I think in general, one of the things I encourage people to do, when they're in isolation, quarantine, separation and so on, is to stay connected to people. Get a daily routine going, a regular schedule. Get up, brush your teeth, get your exercise. Exercise, in these cases, I think is as much for your mental wellbeing as physical. Finding something meaningful to do. Whether that's work or a hobby or an interest, meaningful things to do are important. And try to make the best of the situation. There's nothing really much we can do about it. We're stuck inside.
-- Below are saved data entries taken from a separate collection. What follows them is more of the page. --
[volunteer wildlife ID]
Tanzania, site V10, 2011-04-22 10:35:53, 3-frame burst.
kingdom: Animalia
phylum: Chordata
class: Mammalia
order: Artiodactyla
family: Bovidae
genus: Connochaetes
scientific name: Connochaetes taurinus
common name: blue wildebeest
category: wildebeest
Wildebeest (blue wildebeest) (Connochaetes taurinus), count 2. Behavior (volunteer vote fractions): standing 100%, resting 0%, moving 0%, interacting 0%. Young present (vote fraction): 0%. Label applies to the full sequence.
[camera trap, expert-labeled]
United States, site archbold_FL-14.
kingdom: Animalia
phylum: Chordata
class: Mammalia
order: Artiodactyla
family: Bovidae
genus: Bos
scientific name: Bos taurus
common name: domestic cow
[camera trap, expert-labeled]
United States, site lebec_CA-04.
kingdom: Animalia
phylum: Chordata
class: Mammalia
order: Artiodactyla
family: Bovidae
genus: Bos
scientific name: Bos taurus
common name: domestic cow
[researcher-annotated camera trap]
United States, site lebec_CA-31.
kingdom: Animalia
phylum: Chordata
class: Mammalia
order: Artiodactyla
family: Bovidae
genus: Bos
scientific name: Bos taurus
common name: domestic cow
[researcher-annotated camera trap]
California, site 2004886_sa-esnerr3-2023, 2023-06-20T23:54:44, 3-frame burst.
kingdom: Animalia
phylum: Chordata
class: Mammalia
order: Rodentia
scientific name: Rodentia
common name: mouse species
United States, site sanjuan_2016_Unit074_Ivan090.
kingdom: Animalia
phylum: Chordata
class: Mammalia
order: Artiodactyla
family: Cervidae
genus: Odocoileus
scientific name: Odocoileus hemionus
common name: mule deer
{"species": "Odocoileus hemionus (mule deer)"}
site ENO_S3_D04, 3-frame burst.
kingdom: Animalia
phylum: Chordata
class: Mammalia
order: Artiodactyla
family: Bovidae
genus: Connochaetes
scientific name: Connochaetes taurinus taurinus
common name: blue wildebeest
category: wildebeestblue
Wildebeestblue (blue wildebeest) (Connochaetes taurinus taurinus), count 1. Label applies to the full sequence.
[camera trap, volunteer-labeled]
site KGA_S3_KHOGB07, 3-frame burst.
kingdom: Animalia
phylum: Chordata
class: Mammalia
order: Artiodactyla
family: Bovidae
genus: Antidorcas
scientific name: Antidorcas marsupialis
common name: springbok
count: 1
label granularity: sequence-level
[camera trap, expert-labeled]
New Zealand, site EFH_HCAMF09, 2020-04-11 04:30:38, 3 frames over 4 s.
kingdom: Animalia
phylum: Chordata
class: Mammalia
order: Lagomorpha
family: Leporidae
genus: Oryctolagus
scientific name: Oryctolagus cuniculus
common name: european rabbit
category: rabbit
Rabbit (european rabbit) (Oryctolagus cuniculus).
My missions were on the Shuttle so we would go into quarantine for a week before the mission and try to remain healthy. And that's the most important thing right now is to try to remain healthy. There were seven of us living up there in very close quarters for those for those missions. What I learned about sharing a small area with people was to try to respect each other's privacy and know that there are other people around you. I live in New York City so sharing an apartment with a few people, it's very similar to sharing a space shuttle with a few people.

I always felt like spaceflight brings out the best in people because you're very mission oriented. You're trying to get the mission done successfully and so you respect each other. You know that when you leave something out, it might float around in space and find its way into someone else's space. So you want to keep track of your stuff, don't make a mess, clean up after yourself.

Massimino will appear in an upcoming documentary in honor of Hubble's anniversary, "Hubble: Thirty Years of Discovery," which will premiere on the Science Channel at 8 p.m. ET on April 19.